Wasserentnahme auf dem Prüfstand

Umweltausschuss: Anhörung von Sachverständigen zum Thema Novellierung des Wassergesetzes der Staatsregierung

2. Dezember 2025

MÜNCHEN.       Im Umweltausschuss des Landtags wurde durch einen Minderheitenantrag von Grünen und SPD die Novelle des Bayerischen Wassergesetzes bei einer Sachverständigenanhörung diskutiert. Die Fachleute bewerteten die geplante Einführung des Wasserentnahmegelds grundsätzlich positiv. Viele forderten aber Nachbesserungen, etwa weniger Ausnahmen beim sogenannten Wassercent, klarere Zuständigkeiten, eine bessere Datenbasis und einen stärkeren Fokus auf den natürlichen Wasserrückhalt.

Dr. Roland Appel, Geschäftsführer der Bayerischen Chemieverbände, betonte, dass die chemisch-pharmazeutische Industrie auf Wasser angewiesen sei – vor allem auf Oberflächen- und Grundwasser zur Durchlaufkühlung. „Dieses wird aber nicht verändert und bleibt im Kreislauf.“ Wegen des sparsamen Umgangs dürfe die Branche in ihrer aktuellen Krise nicht zusätzlich belastet werden. Er sah die Einführung des Wassercents daher kritisch. Wichtig sei die Nichtbepreisung von Oberflächenwasser, Ausnahmen für Durchlaufkühlwasser und ein Start frühestens ab 2027.

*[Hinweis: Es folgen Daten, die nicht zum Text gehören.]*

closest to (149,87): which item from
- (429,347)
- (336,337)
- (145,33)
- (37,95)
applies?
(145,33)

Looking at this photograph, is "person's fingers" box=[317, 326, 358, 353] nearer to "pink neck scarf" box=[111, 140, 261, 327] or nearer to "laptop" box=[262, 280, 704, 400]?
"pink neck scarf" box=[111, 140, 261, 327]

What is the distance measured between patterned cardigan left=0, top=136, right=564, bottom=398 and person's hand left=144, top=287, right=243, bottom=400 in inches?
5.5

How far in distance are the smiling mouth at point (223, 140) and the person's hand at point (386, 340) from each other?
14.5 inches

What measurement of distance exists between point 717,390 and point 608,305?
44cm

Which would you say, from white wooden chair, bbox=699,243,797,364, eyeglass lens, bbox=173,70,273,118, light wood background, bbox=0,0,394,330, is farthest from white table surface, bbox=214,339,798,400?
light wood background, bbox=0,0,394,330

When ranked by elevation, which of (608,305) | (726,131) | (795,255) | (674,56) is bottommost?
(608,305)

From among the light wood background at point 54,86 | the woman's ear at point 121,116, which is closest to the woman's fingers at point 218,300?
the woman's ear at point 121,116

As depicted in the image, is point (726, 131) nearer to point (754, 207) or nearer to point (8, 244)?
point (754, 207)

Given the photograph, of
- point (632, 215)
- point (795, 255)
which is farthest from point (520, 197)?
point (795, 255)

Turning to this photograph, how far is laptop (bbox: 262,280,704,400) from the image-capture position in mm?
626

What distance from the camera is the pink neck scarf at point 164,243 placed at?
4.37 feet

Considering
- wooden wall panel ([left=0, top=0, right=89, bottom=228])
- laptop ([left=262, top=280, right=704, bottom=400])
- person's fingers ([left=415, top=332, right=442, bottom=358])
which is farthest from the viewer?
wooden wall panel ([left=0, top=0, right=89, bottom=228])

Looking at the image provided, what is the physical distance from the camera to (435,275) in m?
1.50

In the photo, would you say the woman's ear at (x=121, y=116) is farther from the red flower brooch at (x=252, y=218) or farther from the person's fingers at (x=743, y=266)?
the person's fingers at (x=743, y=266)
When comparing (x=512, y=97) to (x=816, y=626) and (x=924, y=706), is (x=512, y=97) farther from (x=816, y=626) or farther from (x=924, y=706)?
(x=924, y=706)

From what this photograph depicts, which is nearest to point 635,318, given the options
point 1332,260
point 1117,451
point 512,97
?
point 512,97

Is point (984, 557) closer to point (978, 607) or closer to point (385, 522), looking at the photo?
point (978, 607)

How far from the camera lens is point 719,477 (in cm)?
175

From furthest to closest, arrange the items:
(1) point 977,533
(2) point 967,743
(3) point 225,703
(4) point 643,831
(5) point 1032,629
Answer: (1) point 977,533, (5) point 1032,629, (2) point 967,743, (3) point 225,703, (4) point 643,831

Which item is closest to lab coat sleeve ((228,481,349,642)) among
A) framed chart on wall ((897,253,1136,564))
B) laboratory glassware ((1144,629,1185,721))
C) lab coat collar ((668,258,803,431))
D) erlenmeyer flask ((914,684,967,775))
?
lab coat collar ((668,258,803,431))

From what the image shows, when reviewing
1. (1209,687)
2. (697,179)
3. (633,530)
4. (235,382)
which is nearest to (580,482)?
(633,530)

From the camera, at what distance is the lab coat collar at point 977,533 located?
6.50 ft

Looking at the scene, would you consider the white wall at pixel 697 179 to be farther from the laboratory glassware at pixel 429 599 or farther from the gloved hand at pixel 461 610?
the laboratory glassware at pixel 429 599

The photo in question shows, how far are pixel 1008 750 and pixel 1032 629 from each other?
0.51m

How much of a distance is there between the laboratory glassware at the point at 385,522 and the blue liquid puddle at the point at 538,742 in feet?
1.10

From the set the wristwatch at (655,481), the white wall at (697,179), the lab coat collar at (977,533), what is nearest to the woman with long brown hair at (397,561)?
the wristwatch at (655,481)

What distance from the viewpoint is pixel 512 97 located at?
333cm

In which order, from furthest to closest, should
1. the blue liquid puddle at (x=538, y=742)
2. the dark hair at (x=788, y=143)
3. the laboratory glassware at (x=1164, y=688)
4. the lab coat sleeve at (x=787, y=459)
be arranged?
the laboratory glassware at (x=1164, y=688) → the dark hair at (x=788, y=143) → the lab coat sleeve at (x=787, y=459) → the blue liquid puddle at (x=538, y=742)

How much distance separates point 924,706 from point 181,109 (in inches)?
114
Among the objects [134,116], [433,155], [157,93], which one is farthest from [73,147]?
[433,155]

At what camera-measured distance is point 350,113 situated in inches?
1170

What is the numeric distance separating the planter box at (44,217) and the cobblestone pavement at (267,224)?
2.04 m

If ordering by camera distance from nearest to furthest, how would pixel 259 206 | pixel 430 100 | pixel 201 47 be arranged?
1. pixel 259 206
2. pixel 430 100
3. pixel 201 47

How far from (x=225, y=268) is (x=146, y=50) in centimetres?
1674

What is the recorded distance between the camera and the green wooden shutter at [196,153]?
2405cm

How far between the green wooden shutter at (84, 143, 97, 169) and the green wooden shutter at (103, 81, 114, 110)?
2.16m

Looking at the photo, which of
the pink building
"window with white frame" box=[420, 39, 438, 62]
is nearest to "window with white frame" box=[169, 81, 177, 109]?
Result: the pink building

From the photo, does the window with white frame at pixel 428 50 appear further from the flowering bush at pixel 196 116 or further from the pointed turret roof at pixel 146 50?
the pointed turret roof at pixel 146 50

Gunnar Braun, Geschäftsführer des Verbands kommunaler Unternehmen (VKU) in Bayern, lehnte die Novelle als “nicht-enkeltaugliches Wassergesetz” ab. Kritisch bewertete er insbesondere Artikel 31: Die öffentliche Versorgung werde fälschlich auf Trinkwasser verengt. Er spreche für mehrere Verbände, die dies in einem Brief gemeinsam kritisieren und zusammen für 99 Prozent der gesamten Wasserversorgung für die Bevölkerung verantwortlich seien. „Kommunale Betriebe müssen die Wasserversorgung insgesamt sichern.“ Eine Neudefinition oder Öffnung für private Anbieter lehnte er daher entschieden ab.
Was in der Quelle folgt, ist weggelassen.